* Required tasks *
a) According to the Antón Cabaleiro biography, where did he earn his MFA in Computer Arts?
b) Please copy the Antón Cabaleiro biography between "Antón Cabaleiro is" and "socialized contemporary individual.", inclusive.

* Text shown *

Antón Cabaleiro (Santiago de Compostela, 1977) is a Spanish visual artist who currently lives in New York City.

Antón Cabaleiro is a PhD in Art, Design and Technology at the Complutense University, Spain. He received his undergraduate Fine Arts Degree from the Faculty of Fine Arts of Pontevedra, Spain (2002), his MFA in Computer Arts from the School of Visual Arts in New York City (2008).  He received a Foundation Barrie de la Maza grant to study in the United States. Other grants and awards include: First Prize in Photography from El Cultural Magazine, Spain; Erasmus programme for European Studies, Germany; and a Foundation Laxeiro Young Artist's Grant, Vigo, Spain.

Cabaleiro's video works explore personal imagery based on the hybridization of different digital techniques. Conceptually, his work focuses on everyday life and the effects of technology and media on the conventional behaviors of the socialized contemporary individual.

He has exhibited extensively throughout Europe and the United States.

Rows of data on spatial questions
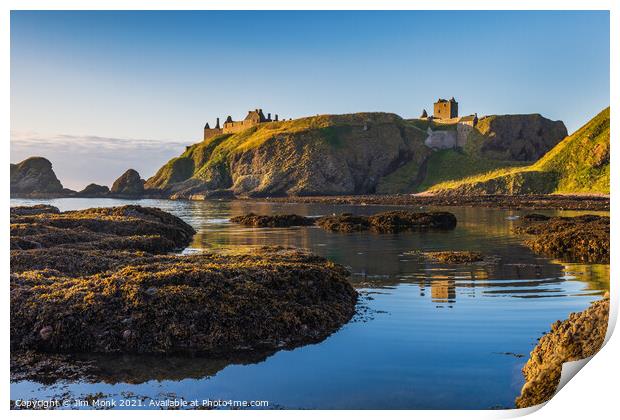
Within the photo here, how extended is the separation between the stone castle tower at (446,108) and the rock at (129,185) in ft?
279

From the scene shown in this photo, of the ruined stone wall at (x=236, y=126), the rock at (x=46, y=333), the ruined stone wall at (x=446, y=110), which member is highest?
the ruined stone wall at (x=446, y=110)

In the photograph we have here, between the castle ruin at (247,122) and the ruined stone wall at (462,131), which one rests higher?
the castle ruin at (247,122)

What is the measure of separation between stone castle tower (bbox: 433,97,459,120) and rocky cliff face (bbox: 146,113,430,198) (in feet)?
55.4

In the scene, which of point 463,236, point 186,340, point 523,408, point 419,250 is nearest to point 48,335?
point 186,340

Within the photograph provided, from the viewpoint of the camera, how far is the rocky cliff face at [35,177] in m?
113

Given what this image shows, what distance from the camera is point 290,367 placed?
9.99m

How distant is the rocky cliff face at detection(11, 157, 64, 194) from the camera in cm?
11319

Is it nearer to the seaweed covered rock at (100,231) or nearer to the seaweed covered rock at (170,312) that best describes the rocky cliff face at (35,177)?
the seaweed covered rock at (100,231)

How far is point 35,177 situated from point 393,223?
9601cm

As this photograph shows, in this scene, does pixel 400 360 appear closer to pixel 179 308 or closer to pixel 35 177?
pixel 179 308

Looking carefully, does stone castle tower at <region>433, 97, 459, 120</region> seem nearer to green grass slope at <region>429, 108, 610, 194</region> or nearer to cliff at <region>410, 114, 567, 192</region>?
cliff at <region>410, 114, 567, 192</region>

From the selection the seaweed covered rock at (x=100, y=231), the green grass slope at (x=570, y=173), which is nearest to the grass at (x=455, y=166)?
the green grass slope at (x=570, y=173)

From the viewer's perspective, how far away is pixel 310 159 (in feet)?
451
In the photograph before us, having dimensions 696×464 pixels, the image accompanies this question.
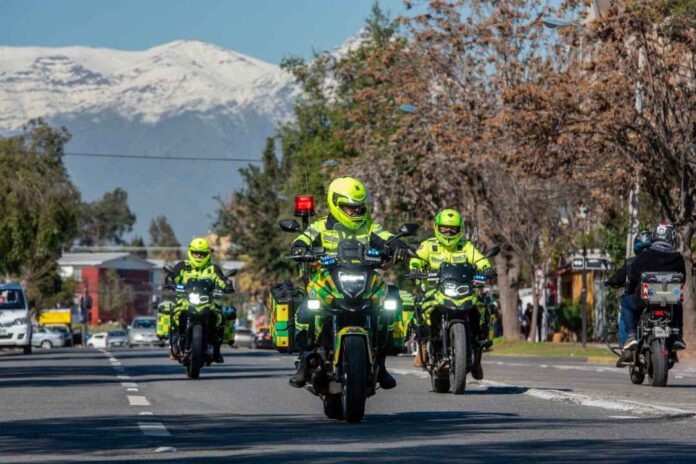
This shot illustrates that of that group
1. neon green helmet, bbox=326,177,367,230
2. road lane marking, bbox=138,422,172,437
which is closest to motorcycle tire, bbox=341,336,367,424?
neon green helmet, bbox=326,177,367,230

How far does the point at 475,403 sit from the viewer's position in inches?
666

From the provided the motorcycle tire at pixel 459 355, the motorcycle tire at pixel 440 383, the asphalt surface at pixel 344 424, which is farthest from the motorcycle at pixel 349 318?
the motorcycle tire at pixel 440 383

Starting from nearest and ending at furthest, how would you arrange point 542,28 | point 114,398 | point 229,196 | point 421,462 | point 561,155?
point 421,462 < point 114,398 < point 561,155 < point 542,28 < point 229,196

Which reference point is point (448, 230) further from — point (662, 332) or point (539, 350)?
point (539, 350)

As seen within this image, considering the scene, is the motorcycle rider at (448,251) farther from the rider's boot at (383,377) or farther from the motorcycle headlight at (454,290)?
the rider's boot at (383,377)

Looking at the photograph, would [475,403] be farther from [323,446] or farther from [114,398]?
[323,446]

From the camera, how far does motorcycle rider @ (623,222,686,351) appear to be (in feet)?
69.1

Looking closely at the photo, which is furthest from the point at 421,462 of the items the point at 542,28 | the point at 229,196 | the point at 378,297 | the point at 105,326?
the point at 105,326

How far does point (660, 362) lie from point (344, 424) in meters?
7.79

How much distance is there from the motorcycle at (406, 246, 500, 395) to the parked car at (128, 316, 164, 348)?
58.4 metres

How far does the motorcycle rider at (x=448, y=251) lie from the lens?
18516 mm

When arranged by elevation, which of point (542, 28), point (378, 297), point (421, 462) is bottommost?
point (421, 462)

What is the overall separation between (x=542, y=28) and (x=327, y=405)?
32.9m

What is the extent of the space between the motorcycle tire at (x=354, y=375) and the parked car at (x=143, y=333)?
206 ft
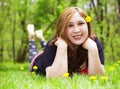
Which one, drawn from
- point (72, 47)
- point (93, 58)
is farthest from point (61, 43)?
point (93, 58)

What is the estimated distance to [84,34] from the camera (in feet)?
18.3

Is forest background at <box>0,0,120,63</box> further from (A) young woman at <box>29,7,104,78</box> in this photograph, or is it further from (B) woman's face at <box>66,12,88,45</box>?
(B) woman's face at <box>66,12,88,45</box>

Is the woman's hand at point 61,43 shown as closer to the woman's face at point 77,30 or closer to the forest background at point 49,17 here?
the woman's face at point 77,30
...
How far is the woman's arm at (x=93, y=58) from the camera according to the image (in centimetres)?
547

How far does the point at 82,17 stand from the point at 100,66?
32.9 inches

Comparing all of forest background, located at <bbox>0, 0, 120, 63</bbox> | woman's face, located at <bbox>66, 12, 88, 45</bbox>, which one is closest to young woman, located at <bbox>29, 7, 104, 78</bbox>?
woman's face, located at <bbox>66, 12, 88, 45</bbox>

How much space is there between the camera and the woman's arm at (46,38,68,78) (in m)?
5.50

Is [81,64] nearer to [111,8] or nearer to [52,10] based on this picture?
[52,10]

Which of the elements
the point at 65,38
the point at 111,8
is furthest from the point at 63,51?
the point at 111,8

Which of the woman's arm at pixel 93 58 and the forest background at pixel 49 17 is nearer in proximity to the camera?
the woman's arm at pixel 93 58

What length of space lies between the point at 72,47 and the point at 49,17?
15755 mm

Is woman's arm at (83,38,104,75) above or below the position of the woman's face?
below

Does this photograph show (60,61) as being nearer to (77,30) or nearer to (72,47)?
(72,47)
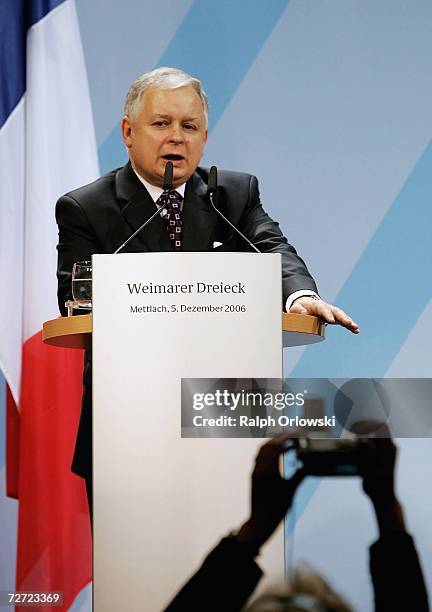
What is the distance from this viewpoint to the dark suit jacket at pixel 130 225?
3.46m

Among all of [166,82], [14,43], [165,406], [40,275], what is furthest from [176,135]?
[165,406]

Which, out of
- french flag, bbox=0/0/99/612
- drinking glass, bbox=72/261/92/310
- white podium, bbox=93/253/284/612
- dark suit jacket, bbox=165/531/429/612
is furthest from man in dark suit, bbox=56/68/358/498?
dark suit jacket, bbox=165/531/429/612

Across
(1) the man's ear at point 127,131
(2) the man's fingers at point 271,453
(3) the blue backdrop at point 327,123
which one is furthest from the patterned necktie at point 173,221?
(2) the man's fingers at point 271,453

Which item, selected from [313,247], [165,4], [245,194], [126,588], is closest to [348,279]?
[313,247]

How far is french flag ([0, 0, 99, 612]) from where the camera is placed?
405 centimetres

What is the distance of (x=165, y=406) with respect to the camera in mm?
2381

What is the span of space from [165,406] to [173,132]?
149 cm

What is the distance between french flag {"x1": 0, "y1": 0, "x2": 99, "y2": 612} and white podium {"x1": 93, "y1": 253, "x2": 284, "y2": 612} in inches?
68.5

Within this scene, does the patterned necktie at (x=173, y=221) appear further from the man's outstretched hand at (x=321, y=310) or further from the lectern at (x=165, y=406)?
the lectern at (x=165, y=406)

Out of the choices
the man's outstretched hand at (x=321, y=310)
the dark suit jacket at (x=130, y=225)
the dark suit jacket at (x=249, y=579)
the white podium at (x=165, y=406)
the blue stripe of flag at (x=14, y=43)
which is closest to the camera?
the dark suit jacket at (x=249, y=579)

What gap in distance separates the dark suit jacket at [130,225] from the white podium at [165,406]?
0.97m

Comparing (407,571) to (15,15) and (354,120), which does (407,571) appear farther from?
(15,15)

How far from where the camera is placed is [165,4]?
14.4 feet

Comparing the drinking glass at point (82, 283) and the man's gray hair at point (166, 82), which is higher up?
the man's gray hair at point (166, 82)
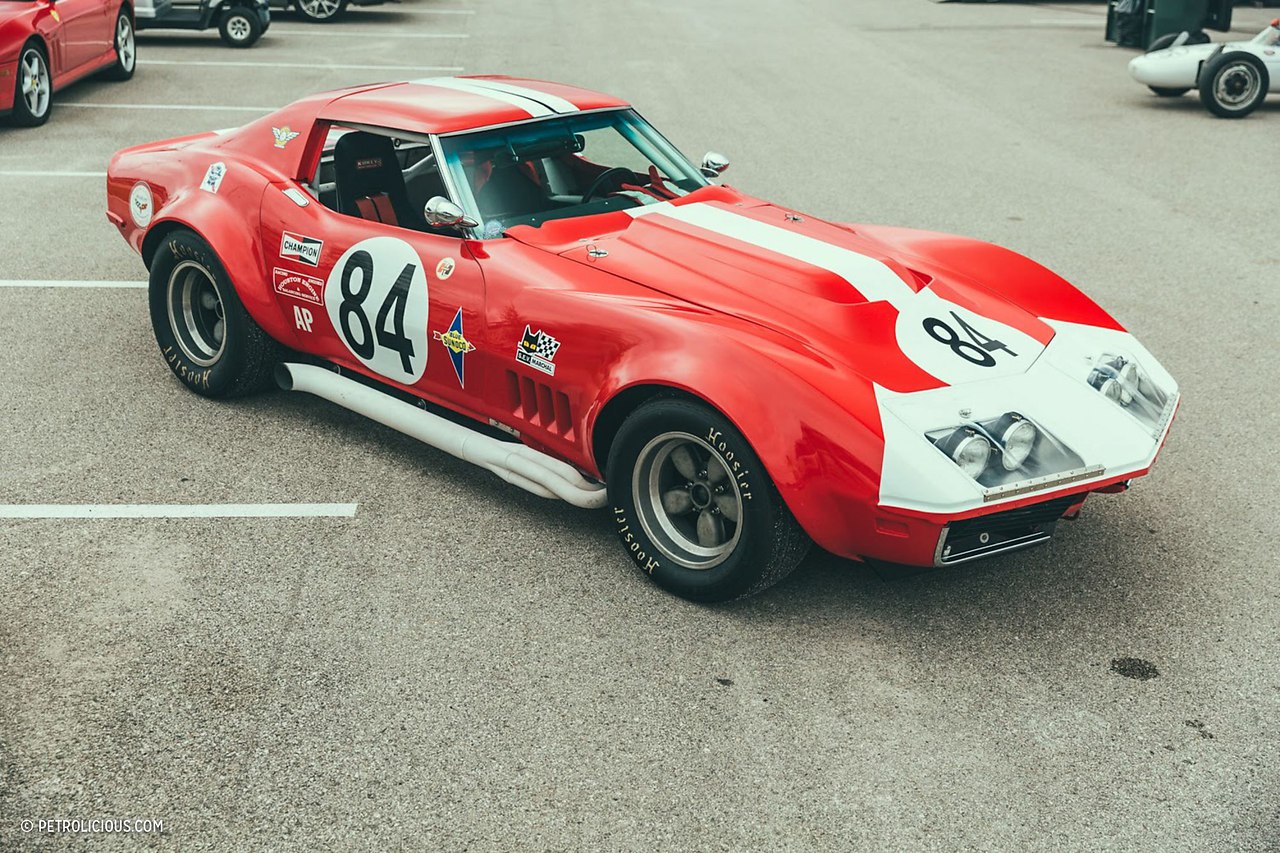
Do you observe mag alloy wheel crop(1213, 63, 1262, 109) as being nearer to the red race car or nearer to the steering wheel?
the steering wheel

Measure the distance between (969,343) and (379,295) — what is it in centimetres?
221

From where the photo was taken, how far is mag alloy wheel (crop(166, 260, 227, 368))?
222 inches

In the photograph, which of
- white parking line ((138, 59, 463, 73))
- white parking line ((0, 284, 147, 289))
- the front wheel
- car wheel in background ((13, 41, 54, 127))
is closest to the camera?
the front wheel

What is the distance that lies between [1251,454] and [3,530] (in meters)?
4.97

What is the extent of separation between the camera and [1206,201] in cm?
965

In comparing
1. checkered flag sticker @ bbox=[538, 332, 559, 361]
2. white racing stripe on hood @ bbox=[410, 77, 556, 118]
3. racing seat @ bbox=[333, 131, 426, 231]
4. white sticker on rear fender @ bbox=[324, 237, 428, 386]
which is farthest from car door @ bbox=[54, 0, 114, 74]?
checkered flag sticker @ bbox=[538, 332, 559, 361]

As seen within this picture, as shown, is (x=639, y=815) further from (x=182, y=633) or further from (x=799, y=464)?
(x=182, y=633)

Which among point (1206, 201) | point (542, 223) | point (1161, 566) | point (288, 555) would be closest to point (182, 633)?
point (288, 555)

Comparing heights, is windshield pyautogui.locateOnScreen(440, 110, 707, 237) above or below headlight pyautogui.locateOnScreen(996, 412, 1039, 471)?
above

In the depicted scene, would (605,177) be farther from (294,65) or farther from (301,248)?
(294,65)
==
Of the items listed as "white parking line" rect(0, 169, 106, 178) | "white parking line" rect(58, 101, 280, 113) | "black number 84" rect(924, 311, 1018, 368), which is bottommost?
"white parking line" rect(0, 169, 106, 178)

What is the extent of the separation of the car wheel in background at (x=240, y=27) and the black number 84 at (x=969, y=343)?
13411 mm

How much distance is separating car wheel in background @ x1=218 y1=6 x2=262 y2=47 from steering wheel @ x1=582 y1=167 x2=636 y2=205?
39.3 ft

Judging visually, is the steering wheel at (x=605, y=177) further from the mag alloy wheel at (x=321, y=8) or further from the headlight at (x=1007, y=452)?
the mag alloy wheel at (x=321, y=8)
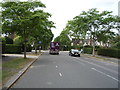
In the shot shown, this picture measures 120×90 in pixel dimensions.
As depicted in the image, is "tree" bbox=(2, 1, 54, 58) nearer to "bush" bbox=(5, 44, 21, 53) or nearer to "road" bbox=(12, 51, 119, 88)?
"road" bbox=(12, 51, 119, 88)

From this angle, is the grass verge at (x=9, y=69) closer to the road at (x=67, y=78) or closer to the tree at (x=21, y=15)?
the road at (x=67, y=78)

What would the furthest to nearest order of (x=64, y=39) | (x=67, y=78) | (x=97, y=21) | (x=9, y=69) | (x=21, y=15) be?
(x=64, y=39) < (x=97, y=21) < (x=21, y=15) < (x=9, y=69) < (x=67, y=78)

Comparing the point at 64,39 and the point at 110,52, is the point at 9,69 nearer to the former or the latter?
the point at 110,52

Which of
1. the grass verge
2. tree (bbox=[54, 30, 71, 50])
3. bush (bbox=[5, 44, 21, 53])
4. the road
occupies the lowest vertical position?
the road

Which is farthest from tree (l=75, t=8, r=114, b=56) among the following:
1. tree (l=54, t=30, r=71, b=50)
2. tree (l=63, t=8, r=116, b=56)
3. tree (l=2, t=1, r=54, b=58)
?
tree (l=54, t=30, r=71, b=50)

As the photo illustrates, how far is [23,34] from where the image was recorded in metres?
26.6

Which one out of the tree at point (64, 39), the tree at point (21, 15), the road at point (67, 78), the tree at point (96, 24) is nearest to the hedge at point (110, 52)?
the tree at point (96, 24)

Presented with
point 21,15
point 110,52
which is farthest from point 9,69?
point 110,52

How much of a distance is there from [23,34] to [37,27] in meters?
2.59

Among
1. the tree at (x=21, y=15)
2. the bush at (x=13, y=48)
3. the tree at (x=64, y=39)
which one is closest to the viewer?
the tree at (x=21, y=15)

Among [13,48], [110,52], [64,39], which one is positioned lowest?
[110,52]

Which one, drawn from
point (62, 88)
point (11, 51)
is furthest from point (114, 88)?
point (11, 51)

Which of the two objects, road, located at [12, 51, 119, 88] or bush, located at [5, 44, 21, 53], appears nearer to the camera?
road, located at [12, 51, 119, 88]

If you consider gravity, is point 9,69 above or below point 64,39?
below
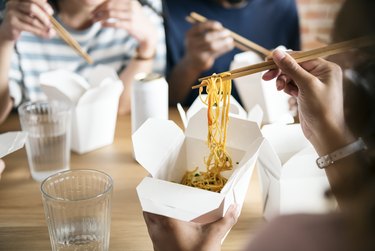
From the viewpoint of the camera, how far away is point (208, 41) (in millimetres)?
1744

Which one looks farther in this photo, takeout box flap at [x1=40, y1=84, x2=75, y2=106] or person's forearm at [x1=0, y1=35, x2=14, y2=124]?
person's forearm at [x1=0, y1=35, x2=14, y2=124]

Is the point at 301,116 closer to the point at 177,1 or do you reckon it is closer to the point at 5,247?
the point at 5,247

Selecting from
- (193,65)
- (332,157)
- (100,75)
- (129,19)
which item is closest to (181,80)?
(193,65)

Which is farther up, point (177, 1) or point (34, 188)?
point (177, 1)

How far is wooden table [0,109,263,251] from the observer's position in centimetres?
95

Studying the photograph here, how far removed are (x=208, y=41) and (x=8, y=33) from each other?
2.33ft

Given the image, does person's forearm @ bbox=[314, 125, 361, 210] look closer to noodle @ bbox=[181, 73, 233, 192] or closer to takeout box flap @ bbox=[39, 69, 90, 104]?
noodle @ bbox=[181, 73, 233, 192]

* Solutions to the exercise *
a) The School of Visual Arts in New York City.

b)
Antón Cabaleiro is a PhD in Art, Design and Technology at the Complutense University, Spain. He received his undergraduate Fine Arts Degree from the Faculty of Fine Arts of Pontevedra, Spain (2002), his MFA in Computer Arts from the School of Visual Arts in New York City (2008).  He received a Foundation Barrie de la Maza grant to study in the United States. Other grants and awards include: First Prize in Photography from El Cultural Magazine, Spain; Erasmus programme for European Studies, Germany; and a Foundation Laxeiro Young Artist's Grant, Vigo, Spain.

Cabaleiro's video works explore personal imagery based on the hybridization of different digital techniques. Conceptually, his work focuses on everyday life and the effects of technology and media on the conventional behaviors of the socialized contemporary individual.